Friday, June 19, 2009


During the two months that I was in France I had an unnecessary but nagging sense of being cut off, isolated. Whereas Christine was delighted to be away from home and household chores, I was antsy toward the end of the time – wanting to return to my place and my things.

Part of the reason for my angst was my pre-trip decision not to take along my laptop. It’s a heavy Dell, and tourist info incessantly warned us about theft. I didn’t carry a cell phone either. It is interesting to me how the absence of these communicative devices affected me. (Sure there were internet cafés and pay phones).

In a Paris Boulangerie (Bakery/Café) one morning we met an Aussie couple our ages who wore back and front packs and had a tiny laptop and cell phone and were away for three months. They were more well adjusted to being away than I was.

I have a feeling that I am too attached to things, specially when I follow the ongoing travel news of Tim and Cindie Travis, a young couple who made the decision to travel via bicycle for the next twenty years minimum. All they have is what they can carry.

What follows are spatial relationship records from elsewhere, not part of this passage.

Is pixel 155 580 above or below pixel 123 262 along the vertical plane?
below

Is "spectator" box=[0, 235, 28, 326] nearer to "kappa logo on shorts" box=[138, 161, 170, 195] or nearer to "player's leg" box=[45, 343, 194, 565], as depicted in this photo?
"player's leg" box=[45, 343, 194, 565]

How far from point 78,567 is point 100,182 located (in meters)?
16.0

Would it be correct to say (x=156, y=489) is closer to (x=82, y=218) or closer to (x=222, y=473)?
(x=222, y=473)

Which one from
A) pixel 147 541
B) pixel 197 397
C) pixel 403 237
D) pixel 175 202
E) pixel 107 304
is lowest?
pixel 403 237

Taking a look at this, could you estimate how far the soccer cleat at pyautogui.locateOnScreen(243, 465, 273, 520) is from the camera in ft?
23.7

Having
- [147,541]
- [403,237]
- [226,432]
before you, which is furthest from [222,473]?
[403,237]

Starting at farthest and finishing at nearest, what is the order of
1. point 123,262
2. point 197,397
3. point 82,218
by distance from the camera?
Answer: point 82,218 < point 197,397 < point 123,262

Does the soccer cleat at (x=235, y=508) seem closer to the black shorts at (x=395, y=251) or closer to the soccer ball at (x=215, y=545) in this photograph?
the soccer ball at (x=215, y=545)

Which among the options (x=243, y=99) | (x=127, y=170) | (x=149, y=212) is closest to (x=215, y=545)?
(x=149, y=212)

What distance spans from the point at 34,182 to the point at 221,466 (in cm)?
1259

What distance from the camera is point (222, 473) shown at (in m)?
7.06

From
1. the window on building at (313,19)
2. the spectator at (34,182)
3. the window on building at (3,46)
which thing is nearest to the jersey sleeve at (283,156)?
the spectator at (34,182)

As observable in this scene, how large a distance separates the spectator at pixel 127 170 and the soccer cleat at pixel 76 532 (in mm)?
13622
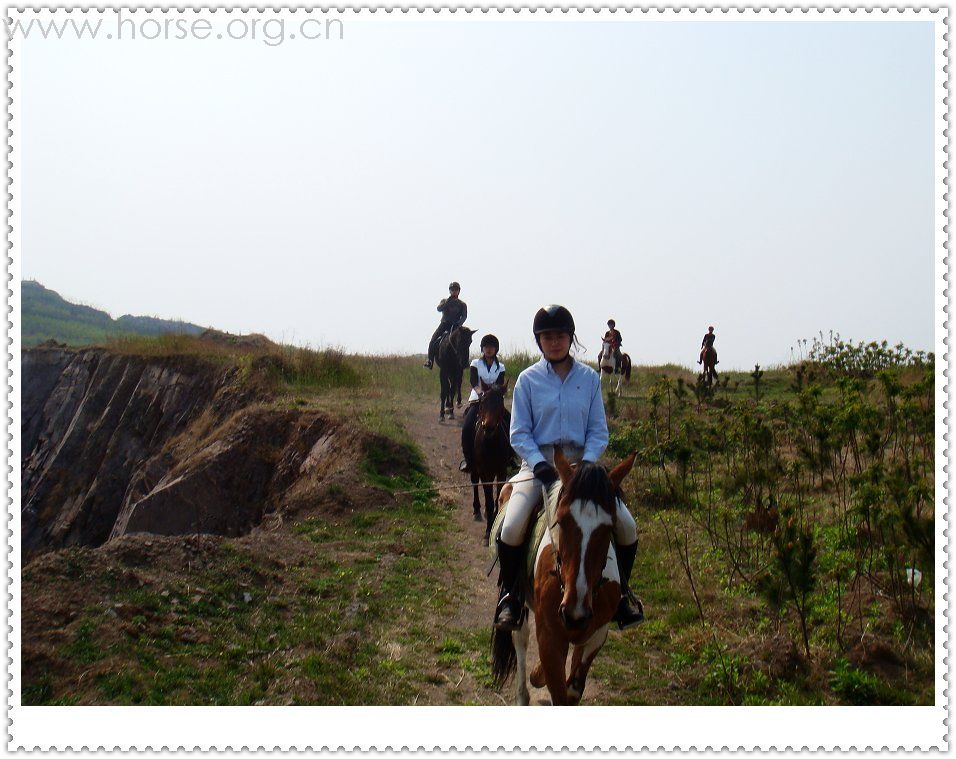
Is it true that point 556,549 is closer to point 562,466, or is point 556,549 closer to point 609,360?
point 562,466

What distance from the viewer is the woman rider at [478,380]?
1127 centimetres

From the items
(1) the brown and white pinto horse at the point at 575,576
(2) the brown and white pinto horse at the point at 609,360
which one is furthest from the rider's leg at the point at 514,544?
(2) the brown and white pinto horse at the point at 609,360

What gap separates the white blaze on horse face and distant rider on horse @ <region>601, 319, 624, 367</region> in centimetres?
1881

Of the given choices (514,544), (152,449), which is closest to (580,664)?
(514,544)

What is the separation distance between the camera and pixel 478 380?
12.0 meters

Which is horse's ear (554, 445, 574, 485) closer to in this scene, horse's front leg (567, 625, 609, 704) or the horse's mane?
the horse's mane

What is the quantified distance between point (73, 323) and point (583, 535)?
45.0 m

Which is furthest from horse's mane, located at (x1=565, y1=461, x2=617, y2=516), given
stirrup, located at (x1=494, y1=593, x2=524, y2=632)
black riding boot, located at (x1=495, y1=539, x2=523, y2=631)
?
stirrup, located at (x1=494, y1=593, x2=524, y2=632)

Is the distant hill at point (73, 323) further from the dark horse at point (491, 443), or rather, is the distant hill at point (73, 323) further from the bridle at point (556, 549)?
the bridle at point (556, 549)

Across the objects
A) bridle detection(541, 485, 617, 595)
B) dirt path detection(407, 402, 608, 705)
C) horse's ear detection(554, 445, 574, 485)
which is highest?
horse's ear detection(554, 445, 574, 485)

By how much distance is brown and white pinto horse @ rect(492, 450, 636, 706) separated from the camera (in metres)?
4.38

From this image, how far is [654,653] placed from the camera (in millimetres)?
7129

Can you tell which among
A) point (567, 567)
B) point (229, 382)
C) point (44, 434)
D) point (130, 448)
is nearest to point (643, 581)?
point (567, 567)

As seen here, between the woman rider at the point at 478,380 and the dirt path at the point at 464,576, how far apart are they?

Since 2002 when they left their Arizona, USA home they have been on the road with no plans to stop. They saved their money, terminated their jobs, sold their possessions and set off to travel the world. Every 18 months they take a break. Their web site contains their ongoing travel blog, short videos and photo journal. They update their web site regularly, on location. And, smart thinking – they write and publish books about their travels (audio books and PDF download books as well).

Here is a list of sites of their saga:
Home Site
Previous letters
Blog RSS
Video PodCast Feed
Cindie's Daily Road Journal on Twitter
Leave Your Comments

Back to me. We have so much stuff. Well, I have. We have lived in the same house for almost twenty years. I confess to packratitis. We are seriously talking about the timing for our house sale and acquiring a smaller living space. I can take perhaps, 30% of my stuff. Whoa is me. I am undone. I will be a man without stuff.


  1. Did you mean - Woe is me?
    Or did you mean - Whoa is me?
    Both work really well in this context.
    I am learning whoa is me - don't buy more stuff that must be incorporated into my other stuff and take more time to polish, guard and maintain.
    Whoa, girl!

  2. I did mean woe but I agree that my mispell is apt aussi.